Work instructions> How many lines of the material below contain the string "locate", matching case exactly? Reply with the number alone.
────────
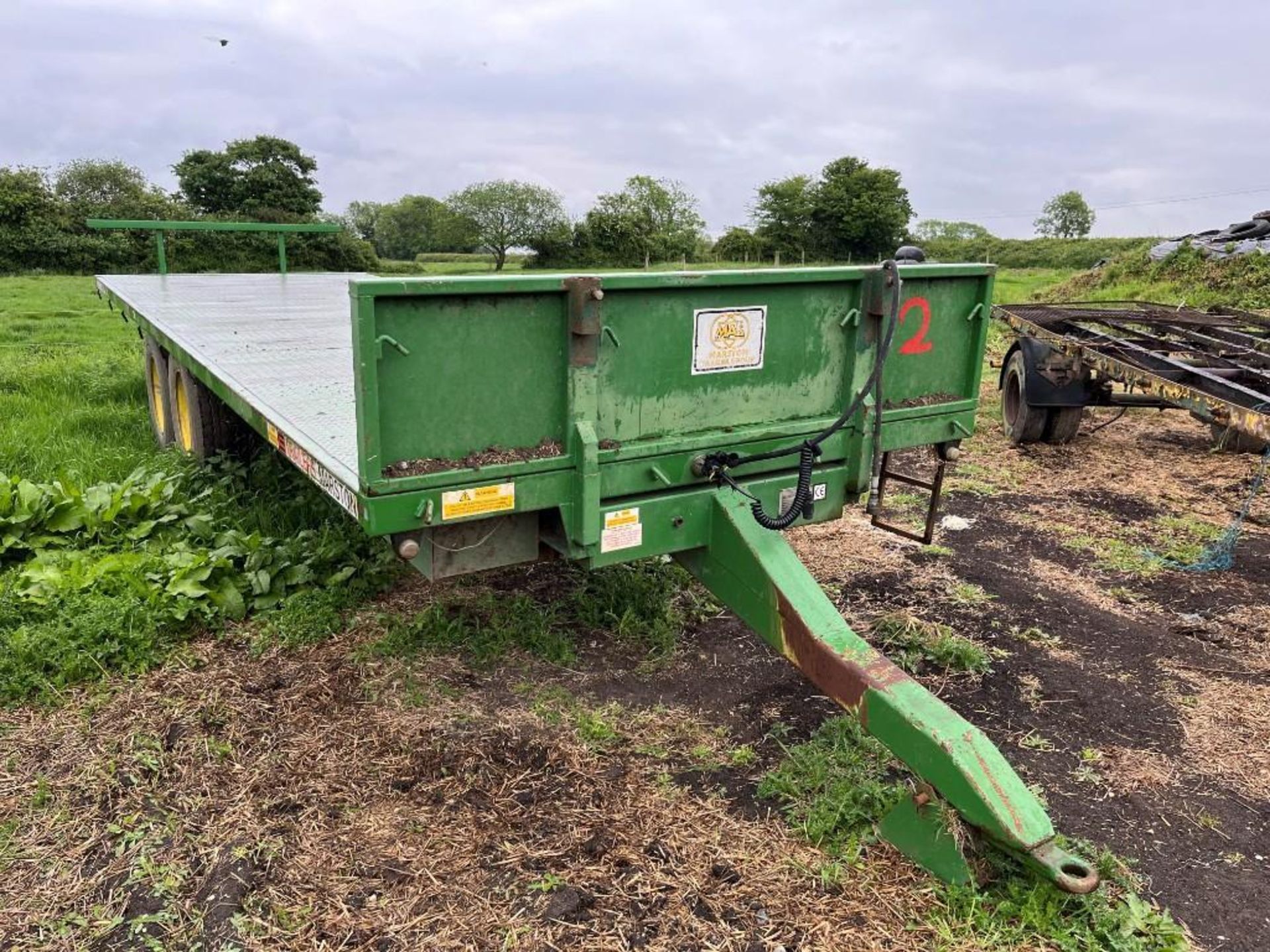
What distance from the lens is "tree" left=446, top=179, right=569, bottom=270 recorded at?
63.7m

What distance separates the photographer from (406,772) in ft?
10.4

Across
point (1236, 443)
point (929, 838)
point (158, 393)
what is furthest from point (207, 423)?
point (1236, 443)

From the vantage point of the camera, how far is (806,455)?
10.6 ft

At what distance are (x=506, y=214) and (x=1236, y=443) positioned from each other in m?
61.2

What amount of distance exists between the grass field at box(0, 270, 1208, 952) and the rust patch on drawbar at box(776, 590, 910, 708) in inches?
15.5

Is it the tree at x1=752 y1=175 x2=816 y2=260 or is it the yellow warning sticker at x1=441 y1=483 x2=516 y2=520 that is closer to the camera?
the yellow warning sticker at x1=441 y1=483 x2=516 y2=520

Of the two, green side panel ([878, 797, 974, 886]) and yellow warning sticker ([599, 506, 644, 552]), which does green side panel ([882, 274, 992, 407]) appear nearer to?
yellow warning sticker ([599, 506, 644, 552])

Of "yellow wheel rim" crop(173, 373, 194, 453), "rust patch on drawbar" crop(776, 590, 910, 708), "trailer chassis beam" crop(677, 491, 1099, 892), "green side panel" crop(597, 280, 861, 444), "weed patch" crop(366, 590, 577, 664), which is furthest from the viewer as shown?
"yellow wheel rim" crop(173, 373, 194, 453)

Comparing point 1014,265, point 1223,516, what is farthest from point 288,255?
point 1223,516

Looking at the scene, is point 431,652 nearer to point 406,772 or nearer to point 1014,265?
point 406,772

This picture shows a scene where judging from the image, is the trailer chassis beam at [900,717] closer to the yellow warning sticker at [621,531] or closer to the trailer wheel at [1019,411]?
the yellow warning sticker at [621,531]

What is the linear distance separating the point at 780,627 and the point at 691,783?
590 millimetres

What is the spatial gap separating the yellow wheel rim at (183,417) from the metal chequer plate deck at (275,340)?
35cm

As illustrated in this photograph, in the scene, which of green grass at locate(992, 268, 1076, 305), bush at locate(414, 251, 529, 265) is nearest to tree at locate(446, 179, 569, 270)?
bush at locate(414, 251, 529, 265)
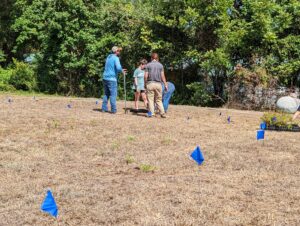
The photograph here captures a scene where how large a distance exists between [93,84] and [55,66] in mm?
2058

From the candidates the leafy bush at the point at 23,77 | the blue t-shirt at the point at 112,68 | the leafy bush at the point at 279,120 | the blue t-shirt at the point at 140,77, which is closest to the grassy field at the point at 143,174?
the leafy bush at the point at 279,120

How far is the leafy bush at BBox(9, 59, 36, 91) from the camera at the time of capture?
74.0ft

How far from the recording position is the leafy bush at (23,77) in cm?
2256

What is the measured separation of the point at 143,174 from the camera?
623 centimetres

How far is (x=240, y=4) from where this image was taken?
2027 cm

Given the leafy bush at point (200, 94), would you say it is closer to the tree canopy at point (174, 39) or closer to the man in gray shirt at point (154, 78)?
the tree canopy at point (174, 39)

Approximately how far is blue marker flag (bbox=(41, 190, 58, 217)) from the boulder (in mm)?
13528

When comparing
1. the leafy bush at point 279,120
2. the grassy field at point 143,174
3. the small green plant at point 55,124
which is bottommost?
the grassy field at point 143,174

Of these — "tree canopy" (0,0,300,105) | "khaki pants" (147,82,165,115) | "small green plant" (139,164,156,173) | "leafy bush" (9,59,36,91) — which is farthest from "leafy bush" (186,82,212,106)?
"small green plant" (139,164,156,173)

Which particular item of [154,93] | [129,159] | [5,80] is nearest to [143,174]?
[129,159]

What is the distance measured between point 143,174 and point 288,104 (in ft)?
38.5

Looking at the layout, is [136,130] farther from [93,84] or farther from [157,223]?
[93,84]

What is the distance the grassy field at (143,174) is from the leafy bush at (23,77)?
12.3 m

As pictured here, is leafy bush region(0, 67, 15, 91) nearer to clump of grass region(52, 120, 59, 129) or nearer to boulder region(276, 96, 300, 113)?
boulder region(276, 96, 300, 113)
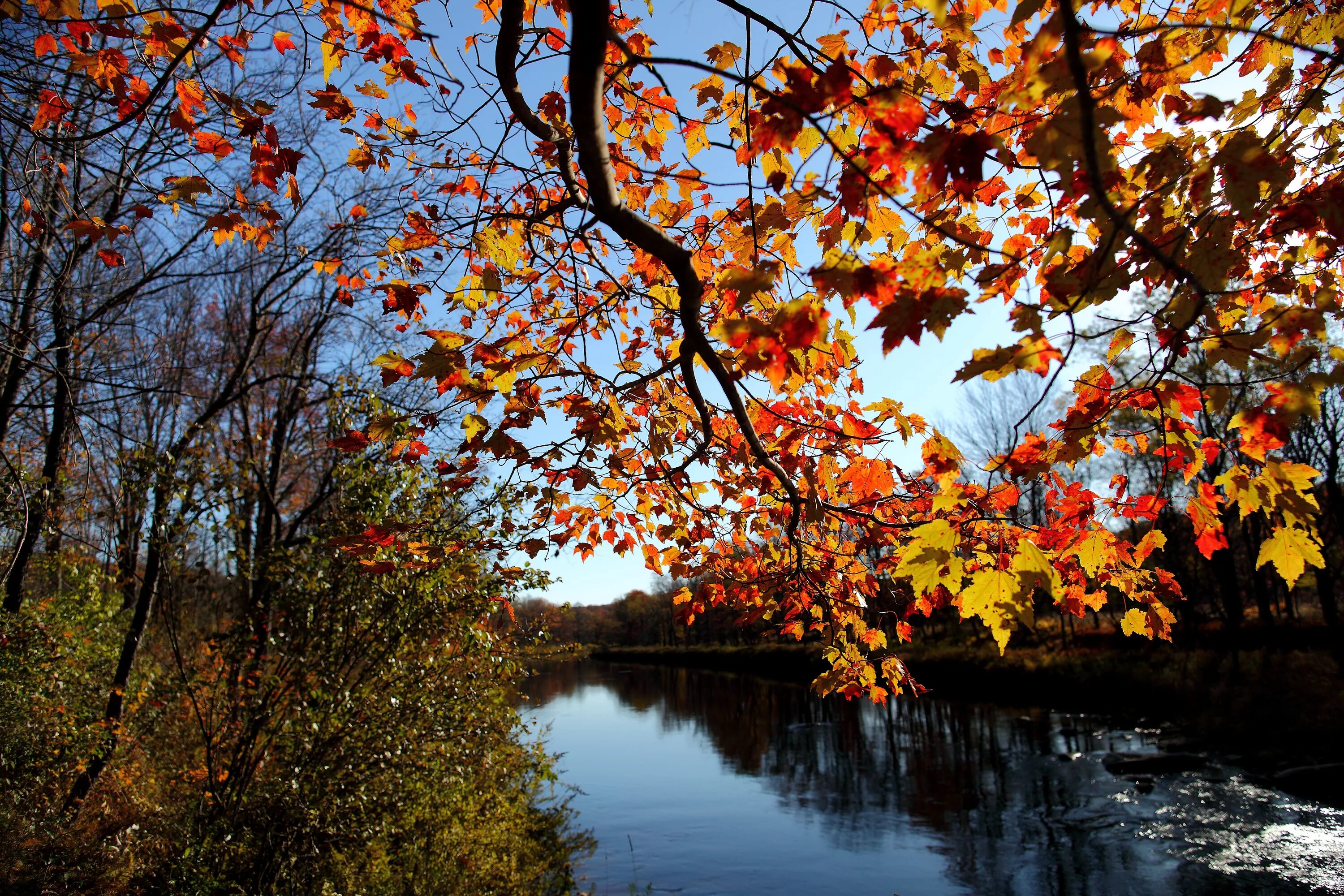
────────
Solution to the problem> 2